- Explore the material -
**1)** Copy the article about Maysa from "From Excel to" up to and including "she says, laughing.".
**2)** In the article about Maysa, in which city did she earn her master's degree?
**3)** Pick up the article about Maysa after its last sentence and keep writing it.

- Reading passage -
+--

Maysa is studying International Business Administration (IBA) and combines her studies with board work at the CrossFit association Fortis. I was part of the second board ever, very small-scale but so much fun.

From Excel to algorithms

After her bachelor’s degree, she continued her studies in Rotterdam, earned her master’s degree in accounting, and immediately started working at a large firm. It wasn’t a dream start.
Maysa: ‘I really enjoyed the program. But working full-time… I spent hours typing away in Excel spreadsheets, thinking: is this it? Forty years?’

A career change turned out to be closer than she thought. A chance event set everything in motion: Maysa made a viral video about her nose job. Within a few weeks, more videos followed: about work, social expectations, and boomer comments. ‘I only had thirty followers when I told my friends: ‘I’m going to be an influencer.’ When I watch my first videos, I think: how cringeworthy. It was really embarrassing in retrospect, but apparently it caught on,’ she says, laughing.

Her reach on TikTok and Instagram quickly grew, and more and more companies and organizations contacted her for collaborations. Step by step, she scaled back her office hours. Until the moment comes when she knows: a choice has to be made.

‘I always thought there would be a magical point where you could suddenly say: now I can quit my job; I feel secure enough and can at least afford peanut butter sandwiches from influencer income. But that point never came. Ultimately, I simply couldn’t combine my job with creating content anymore, so I took the plunge. And I quit.’

Boomer Olympics

A large part of her online success stems from the way she handles criticism. ‘Especially on TikTok, I got a lot of nasty comments in the beginning. From people commenting: ‘Your forehead is big,’ ‘Your chin is too small,’ that kind of thing.’ But her critical and humorous take on the forty-hour workweek also caused a stir. ‘I got so many responses from boomers who thought Gen Z shouldn’t complain so much, that my generation is lazy, and that we ‘just have to work for our money.”

She grins. ‘And that was precisely the fuel to create content.’ Instead of blocking or ignoring annoying followers, she created the infamous ‘Boomer Olympics’: short, sharp, and humorous responses to judgmental comments.

+--

- The data -
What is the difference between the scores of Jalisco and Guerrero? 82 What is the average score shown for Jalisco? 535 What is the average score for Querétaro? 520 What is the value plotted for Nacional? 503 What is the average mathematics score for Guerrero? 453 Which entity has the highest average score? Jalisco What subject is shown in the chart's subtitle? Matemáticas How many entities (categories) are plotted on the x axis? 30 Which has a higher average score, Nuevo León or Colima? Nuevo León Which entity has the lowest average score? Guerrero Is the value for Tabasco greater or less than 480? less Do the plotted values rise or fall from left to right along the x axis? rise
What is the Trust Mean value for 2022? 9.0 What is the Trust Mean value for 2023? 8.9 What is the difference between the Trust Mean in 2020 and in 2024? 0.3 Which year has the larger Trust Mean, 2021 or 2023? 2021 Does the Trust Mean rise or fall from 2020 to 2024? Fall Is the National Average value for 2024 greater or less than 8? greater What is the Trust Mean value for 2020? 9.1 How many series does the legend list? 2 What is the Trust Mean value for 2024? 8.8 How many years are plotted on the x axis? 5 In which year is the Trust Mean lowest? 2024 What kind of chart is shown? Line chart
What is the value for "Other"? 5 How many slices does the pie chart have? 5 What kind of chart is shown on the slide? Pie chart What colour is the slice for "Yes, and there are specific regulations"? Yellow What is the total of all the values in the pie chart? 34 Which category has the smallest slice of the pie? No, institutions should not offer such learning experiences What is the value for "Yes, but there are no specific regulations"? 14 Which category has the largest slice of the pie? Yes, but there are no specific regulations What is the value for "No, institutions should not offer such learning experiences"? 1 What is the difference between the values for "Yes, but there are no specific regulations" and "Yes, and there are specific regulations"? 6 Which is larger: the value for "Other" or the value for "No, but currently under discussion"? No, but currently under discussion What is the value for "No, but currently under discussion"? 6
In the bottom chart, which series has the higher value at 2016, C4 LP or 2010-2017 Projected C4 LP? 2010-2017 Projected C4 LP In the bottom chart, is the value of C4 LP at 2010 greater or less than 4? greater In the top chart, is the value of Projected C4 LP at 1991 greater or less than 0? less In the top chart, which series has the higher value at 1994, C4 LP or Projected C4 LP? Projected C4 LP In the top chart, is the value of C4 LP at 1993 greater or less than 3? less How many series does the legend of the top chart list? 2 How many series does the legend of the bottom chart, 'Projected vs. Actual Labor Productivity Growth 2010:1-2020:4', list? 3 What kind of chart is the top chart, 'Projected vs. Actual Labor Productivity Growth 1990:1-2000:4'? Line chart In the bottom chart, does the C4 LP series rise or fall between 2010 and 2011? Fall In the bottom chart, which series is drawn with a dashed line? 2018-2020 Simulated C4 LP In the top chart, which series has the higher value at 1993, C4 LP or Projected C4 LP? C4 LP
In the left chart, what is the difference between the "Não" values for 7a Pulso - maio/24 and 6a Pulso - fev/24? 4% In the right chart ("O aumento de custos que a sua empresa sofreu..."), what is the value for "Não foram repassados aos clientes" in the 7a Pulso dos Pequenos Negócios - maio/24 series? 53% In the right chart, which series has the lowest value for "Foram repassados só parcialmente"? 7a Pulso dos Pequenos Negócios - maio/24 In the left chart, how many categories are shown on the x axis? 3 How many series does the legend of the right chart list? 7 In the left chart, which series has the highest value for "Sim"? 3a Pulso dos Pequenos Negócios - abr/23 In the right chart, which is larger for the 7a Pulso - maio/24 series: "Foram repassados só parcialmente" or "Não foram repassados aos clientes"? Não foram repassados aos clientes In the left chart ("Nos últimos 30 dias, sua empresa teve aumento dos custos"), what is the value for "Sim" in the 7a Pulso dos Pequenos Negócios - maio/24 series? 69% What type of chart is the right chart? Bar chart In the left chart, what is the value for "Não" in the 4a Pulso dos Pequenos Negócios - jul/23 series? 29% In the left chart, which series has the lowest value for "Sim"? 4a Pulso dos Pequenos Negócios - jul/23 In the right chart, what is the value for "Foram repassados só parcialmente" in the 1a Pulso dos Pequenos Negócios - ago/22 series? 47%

+--

- Per-task answers -
**1)**
From Excel to algorithms

After her bachelor’s degree, she continued her studies in Rotterdam, earned her master’s degree in accounting, and immediately started working at a large firm. It wasn’t a dream start.
Maysa: ‘I really enjoyed the program. But working full-time… I spent hours typing away in Excel spreadsheets, thinking: is this it? Forty years?’

A career change turned out to be closer than she thought. A chance event set everything in motion: Maysa made a viral video about her nose job. Within a few weeks, more videos followed: about work, social expectations, and boomer comments. ‘I only had thirty followers when I told my friends: ‘I’m going to be an influencer.’ When I watch my first videos, I think: how cringeworthy. It was really embarrassing in retrospect, but apparently it caught on,’ she says, laughing.

**2)** Rotterdam

**3)**
‘And it worked. The negativity subsided, and in a funny way, I also conveyed a kind of message: we’re allowed to question work, expectations, and the standard 40-hour workweek.’

Volunteer Friday: Using Visibility

What sets her content apart is not only humor and relatability, but also social engagement. Since this year, ‘Volunteer Friday’ has been a regular feature: one Friday a month, she volunteers at a community organization. She documents this on camera and shares her experiences with her followers.

‘I sometimes felt like influencer work was meaningless. You film yourself, you sell things, and that’s your raison d’être. I wanted to do more, give more back.’ Maysa has already worked with a bird sanctuary, Utrecht Pride, the buddy project Big Friends, and a video about Abortion Buddies, where volunteers accompany people to abortion clinics to avoid anti-abortion protests, will be released soon.

‘Some projects are less commercially viable, but so much more meaningful. That gives me so much satisfaction,’ she says.

Work, identity and future

She’s honest about one thing: being an influencer means your work never really stops.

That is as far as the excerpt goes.